— SUPPLIED PASSAGE —
+++
As I think this will possibly help others, I wanted to provide what I found
that ended up solving this problem.
The key thing is that the JVM needed to be forked, so needed this to be
added in:
ThisBuild / fork := true
final build.sbt file:
ThisBuild / scalaVersion := "3.7.1"
ThisBuild / version := "0.1.0-SNAPSHOT"
ThisBuild / scalacOptions += "-release:17"
ThisBuild / javacOptions ++= Seq("--release", "17")
ThisBuild / fork := true
val flinkVersion = "2.0.0"
val flinkConnectorVersion = "4.0.0-2.0"
lazy val flink_simple_testing = project
.in(file("flink_simple_testing"))
.settings(
name := "flink-testing",
libraryDependencies ++= Seq(
"org.apache.flink" % "flink-core" % flinkVersion,
"org.apache.flink" % "flink-streaming-java" % flinkVersion,
"org.apache.flink" % "flink-clients" % flinkVersion,
"org.apache.flink" % "flink-runtime" % flinkVersion,
)
)
+++
— SUPPLIED RECORDS —
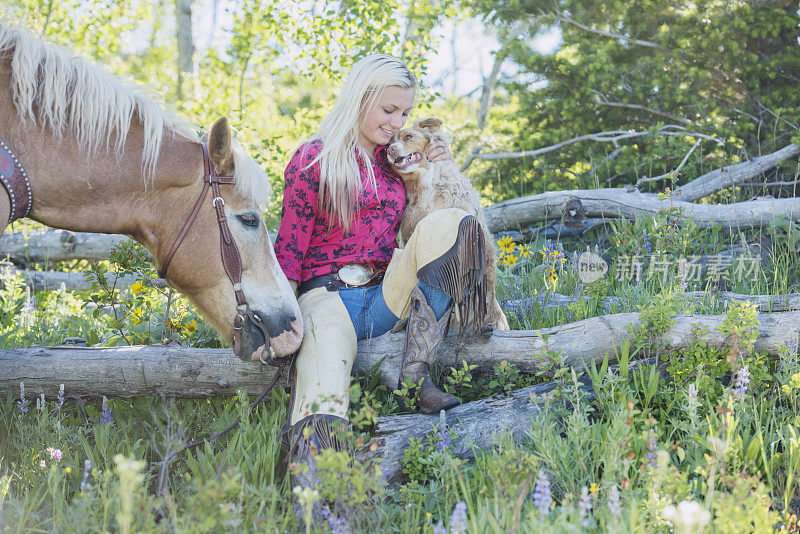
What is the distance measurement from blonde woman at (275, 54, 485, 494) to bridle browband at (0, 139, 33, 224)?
3.82 ft

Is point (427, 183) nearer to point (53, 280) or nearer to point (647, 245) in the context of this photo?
point (647, 245)

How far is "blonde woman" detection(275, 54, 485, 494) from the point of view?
2977 mm

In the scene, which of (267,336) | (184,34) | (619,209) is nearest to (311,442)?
(267,336)

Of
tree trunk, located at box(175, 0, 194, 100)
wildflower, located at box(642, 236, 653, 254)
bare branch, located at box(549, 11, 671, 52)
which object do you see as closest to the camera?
wildflower, located at box(642, 236, 653, 254)

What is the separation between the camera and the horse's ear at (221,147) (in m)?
2.71

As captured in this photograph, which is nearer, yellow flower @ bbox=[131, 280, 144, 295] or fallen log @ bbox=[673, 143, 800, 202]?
yellow flower @ bbox=[131, 280, 144, 295]

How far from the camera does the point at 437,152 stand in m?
3.64

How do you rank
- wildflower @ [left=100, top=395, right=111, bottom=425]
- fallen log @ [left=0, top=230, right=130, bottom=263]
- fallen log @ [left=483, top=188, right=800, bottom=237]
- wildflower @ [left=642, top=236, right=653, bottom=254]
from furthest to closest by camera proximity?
fallen log @ [left=0, top=230, right=130, bottom=263], fallen log @ [left=483, top=188, right=800, bottom=237], wildflower @ [left=642, top=236, right=653, bottom=254], wildflower @ [left=100, top=395, right=111, bottom=425]

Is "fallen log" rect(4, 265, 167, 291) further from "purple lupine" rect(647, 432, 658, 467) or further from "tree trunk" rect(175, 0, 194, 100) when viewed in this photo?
"tree trunk" rect(175, 0, 194, 100)

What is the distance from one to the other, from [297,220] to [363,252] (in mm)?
388

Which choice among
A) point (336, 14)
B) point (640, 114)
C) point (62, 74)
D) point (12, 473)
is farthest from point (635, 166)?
point (12, 473)

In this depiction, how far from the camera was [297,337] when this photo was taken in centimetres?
289

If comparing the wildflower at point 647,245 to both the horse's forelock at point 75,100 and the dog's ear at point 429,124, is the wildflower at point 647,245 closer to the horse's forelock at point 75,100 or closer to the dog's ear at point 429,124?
the dog's ear at point 429,124

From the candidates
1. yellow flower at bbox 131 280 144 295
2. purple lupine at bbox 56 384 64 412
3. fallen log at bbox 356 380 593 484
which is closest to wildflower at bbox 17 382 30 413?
purple lupine at bbox 56 384 64 412
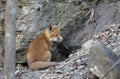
+++
— PROBLEM 1 —
From the post about the sbt build fix, answer the following:
(a) What line was added so that the JVM would be forked?
(b) Which Scala version does the final build.sbt file set?
(c) What value is assigned to flinkConnectorVersion?
— PROBLEM 2 —
Print the records from the line containing "From the candidates" through the end of the records, without any pictures.

— CORRECT RESPONSE 1 —
(a) ThisBuild / fork := true
(b) 3.7.1
(c) 4.0.0-2.0

— CORRECT RESPONSE 2 —
From the candidates
1. yellow flower at bbox 131 280 144 295
2. purple lupine at bbox 56 384 64 412
3. fallen log at bbox 356 380 593 484
which is closest to wildflower at bbox 17 382 30 413?
purple lupine at bbox 56 384 64 412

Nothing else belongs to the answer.